● **EXERCISE DESCRIPTION**: Repeat word for word the section of the iron(III) quantum number text below between "Now, we can" and "to give zero.", inclusive.

● **TEXT FOR ANALYSIS**:
BEGIN

The first thing to do here is to write the electron configuration of the iron(III) cation, $"Fe"^(3+)$

$"Fe"^(3+): 1s^2 2s^2 2p^6 3s^2 3p^6 3d^5$

Now, we can use four quantum numbers to describe the position and spin of an electron inside an atom.

![figures.boundless.com]( useruploads.socratic.org )

Your goal here is to find the number of electrons for which

$m_l + l = 0$

In other words, you need to find how many electrons for which the angular momentum quantum number, $l$ , and the magnetic quantum number, $m_l$ , add up to give zero.

As you can see, the value of the magnetic quantum number depends on the value of the angular momentum quantum number as given by

$m_l = {-l, -(l-1), ..., -1, 0, 1, ..., (l-1), l}$

You can thus say that every subshell, i.e. every value of $l$ will have two electrons for which $m_l + l = 0$ .

Here's why that it the case.

END

● **INFORMATION PROVIDED**:
BEGIN

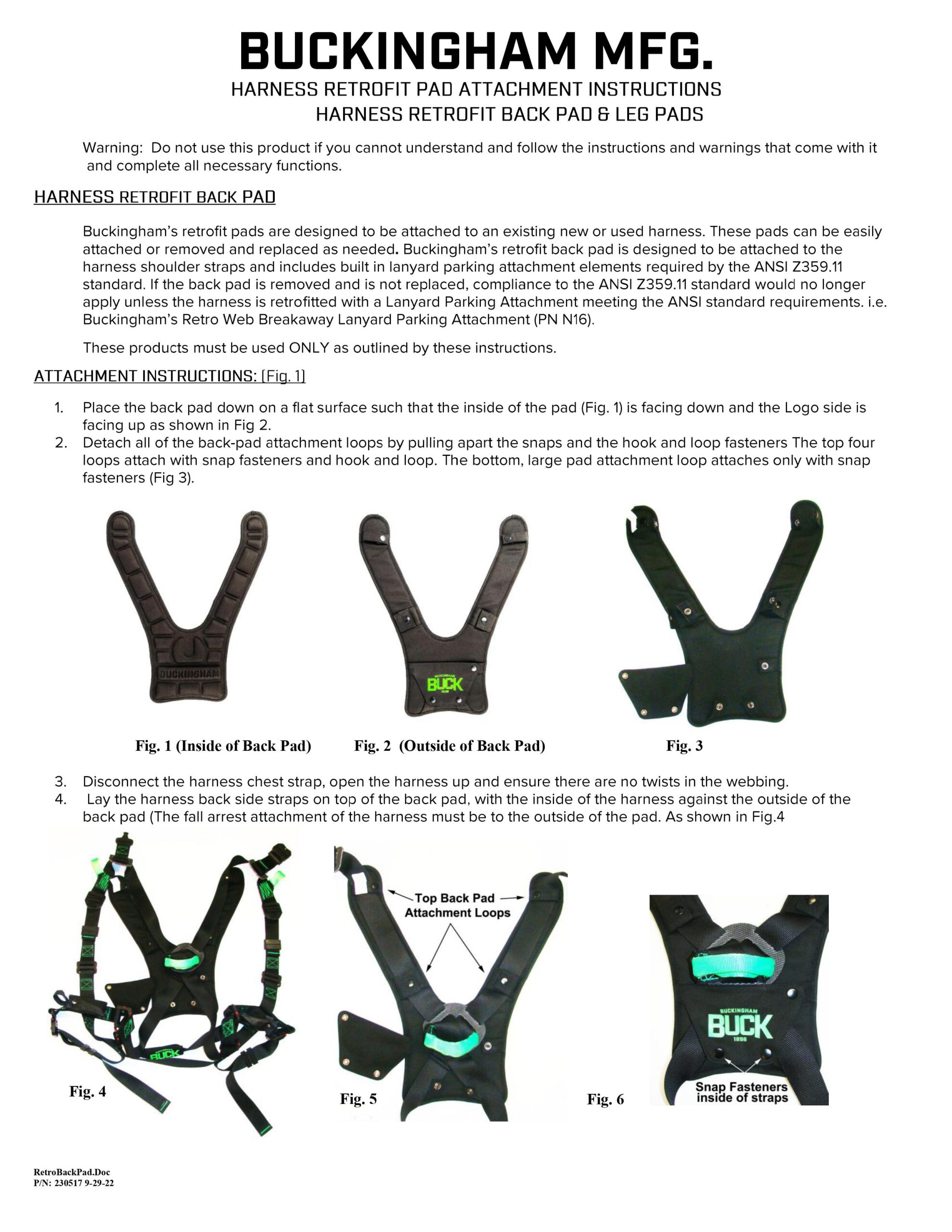 BUCKINGHAM MFG.
HARNESS RETROFIT PAD ATTACHMENT INSTRUCTIONS
HARNESS RETROFIT BACK PAD & LEG PADS

Warning: Do not use this product if you cannot understand and follow the instructions and warnings that come with it and complete all necessary functions.

HARNESS RETROFIT BACK PAD

Buckingham's retrofit pads are designed to be attached to an existing new or used harness. These pads can be easily attached or removed and replaced as needed. Buckingham's retrofit back pad is designed to be attached to the harness shoulder straps and includes built in lanyard parking attachment elements required by the ANSI Z359.11 standard. If the back pad is removed and is not replaced, compliance to the ANSI Z359.11 standard would no longer apply unless the harness is retrofitted with a Lanyard Parking Attachment meeting the ANSI standard requirements. i.e. Buckingham's Retro Web Breakaway Lanyard Parking Attachment (PN N16).

These products must be used ONLY as outlined by these instructions.

ATTACHMENT INSTRUCTIONS: (Fig. 1)

1. Place the back pad down on a flat surface such that the inside of the pad (Fig. 1) is facing down and the Logo side is facing up as shown in Fig 2.
2. Detach all of the back-pad attachment loops by pulling apart the snaps and the hook and loop fasteners The top four loops attach with snap fasteners and hook and loop. The bottom, large pad attachment loop attaches only with snap fasteners (Fig 3).

BUCKINGHAM
BUCKINGHAM BUCK 1896

Fig. 1 (Inside of Back Pad) Fig. 2 (Outside of Back Pad) Fig. 3

3. Disconnect the harness chest strap, open the harness up and ensure there are no twists in the webbing.
4. Lay the harness back side straps on top of the back pad, with the inside of the harness against the outside of the back pad (The fall arrest attachment of the harness must be to the outside of the pad. As shown in Fig.4

BUCK
Fig. 4

Top Back Pad Attachment Loops
Fig. 5

BUCKINGHAM BUCK 1896
Snap Fasteners inside of straps
Fig. 6

RetroBackPad.Doc
P/N: 230517 9-29-22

END

● **PROBLEM SOLUTION**:
Now, we can use four quantum numbers to describe the position and spin of an electron inside an atom.

![figures.boundless.com]( useruploads.socratic.org )

Your goal here is to find the number of electrons for which

$m_l + l = 0$

In other words, you need to find how many electrons for which the angular momentum quantum number, $l$ , and the magnetic quantum number, $m_l$ , add up to give zero.